— Exercício curto 1 —
Responda a partir do artigo sobre a barreira da renda na banda larga:
(a) Quantos acessos em banda larga têm os provedores brasileiros?
(b) Por meio de quais empresas o celular de terceira geração estreou no Brasil?
(c) Qual é o preço e a velocidade de conexão da promoção de Natal da Brasil Telecom?
— Exercício curto 2 —
Reescreva tudo o que vai de "As concessionárias desenham produtos" até "vista a renda da população." no artigo sobre a barreira da renda, pondo "operadoras" no lugar de "concessionárias".

— Trecho do documento —
■ ■ ■
A barreira da renda baixa

As concessionárias desenham produtos para as classes C e D e investem em soluções tecnológicas capazes de reduzir o custo da infra-estrutura. Mas os preços, equivalentes aos praticados na região, continuam altos, tendo em vista a renda da população.


As concessionárias desenham
produtos para as classes C e D e investem em soluções tecnológicas
capazes de reduzir o custo da infra-estrutura. Mas os preços,
equivalentes aos praticados na região, continuam altos, tendo em vista
a renda da população.


As operadoras fazem testes com
tecnologia wireless para baratear
o acesso e chegar às periferias.

Com 7,1 milhões de acessos em banda larga, os provedores brasileiros
começam a ver recuar o ritmo de crescimento do serviço, embora o número
de novas adições se mantenha mais ou menos constante desde o primeiro
trimestre de 2006. A razão é uma só, segundo todos eles. “Estamos
esbarrando na barreira da renda, da capacidade da população de pagar
pelo serviço”. Como superar essa barreira é a pergunta que está hoje na
mesa dos responsáveis pelo desenho de novos produtos e serviços para a
baixa renda.

A solução de massa, aposta Rogério Santanna, secretário de Logística e
Tecnologia da Informação do Ministério do Planejamento, virá com a
ampliação da competição, especialmente com a chegada do celular de
terceira geração, que estreou no Brasil, no mês passado, pelas mãos da
Telemig Celular e da Claro. “Os preços vão despencar”, aposta ele,
computando aí também o efeito da provável futura infovia estatal e da
entrada em cena de tecnologias que vão baratear a última milha. Além da
3G, as demais tecnologias wireless.

Mas, até que se tenha uma solução de massa para oferecer banda larga às
classes C e D, os provedores, especialmente as concessionárias locais
que têm uma malha de muito maior alcance, buscam produtos que caibam no
bolso desse consumidor. Em meados de novembro, a Brasil Telecom lançou
uma promoção de Natal: internet a R$ 9,90 por dois meses, para uma
conexão de 250 kbps. “A idéia é que esse seja um presente para toda a
família, principalmente para aquela que está adquirindo seu primeiro
computador”, comenta Luiz Antonio Costa e Silva, diretor de produtos e
serviços da Brasil Telecom. Ele esperava que 70% das vendas de acesso à
internet neste Natal fossem desse novo produto, e assegura que o nível
de retenção do cliente dessa faixa de renda é o mesmo do de outras
promoções.
■ ■ ■
— Material apresentado —
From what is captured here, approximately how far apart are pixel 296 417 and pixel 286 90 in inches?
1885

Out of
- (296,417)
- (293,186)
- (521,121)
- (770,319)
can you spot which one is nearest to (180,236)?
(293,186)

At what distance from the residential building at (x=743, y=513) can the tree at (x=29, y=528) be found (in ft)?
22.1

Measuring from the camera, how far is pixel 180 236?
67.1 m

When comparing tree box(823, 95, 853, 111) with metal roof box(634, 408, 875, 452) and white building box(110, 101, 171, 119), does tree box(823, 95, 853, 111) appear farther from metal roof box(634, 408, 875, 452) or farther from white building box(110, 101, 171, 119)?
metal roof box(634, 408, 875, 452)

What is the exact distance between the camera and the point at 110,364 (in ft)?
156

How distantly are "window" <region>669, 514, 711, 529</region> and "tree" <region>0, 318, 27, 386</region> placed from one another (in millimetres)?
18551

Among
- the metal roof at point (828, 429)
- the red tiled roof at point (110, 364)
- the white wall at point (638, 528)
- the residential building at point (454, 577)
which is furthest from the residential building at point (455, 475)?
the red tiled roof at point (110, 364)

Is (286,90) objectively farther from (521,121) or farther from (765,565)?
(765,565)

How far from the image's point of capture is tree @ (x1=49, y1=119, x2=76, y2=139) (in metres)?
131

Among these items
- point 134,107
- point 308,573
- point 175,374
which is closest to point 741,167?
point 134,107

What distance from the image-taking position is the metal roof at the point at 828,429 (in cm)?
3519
■ ■ ■
— Resposta redigida 1 —
(a) Eles têm 7,1 milhões de acessos.
(b) Ele estreou por meio da Telemig Celular e da Claro.
(c) A promoção custa R$ 9,90 por dois meses, para uma conexão de 250 kbps.

— Resposta redigida 2 —
As operadoras desenham produtos para as classes C e D e investem em soluções tecnológicas capazes de reduzir o custo da infra-estrutura. Mas os preços, equivalentes aos praticados na região, continuam altos, tendo em vista a renda da população.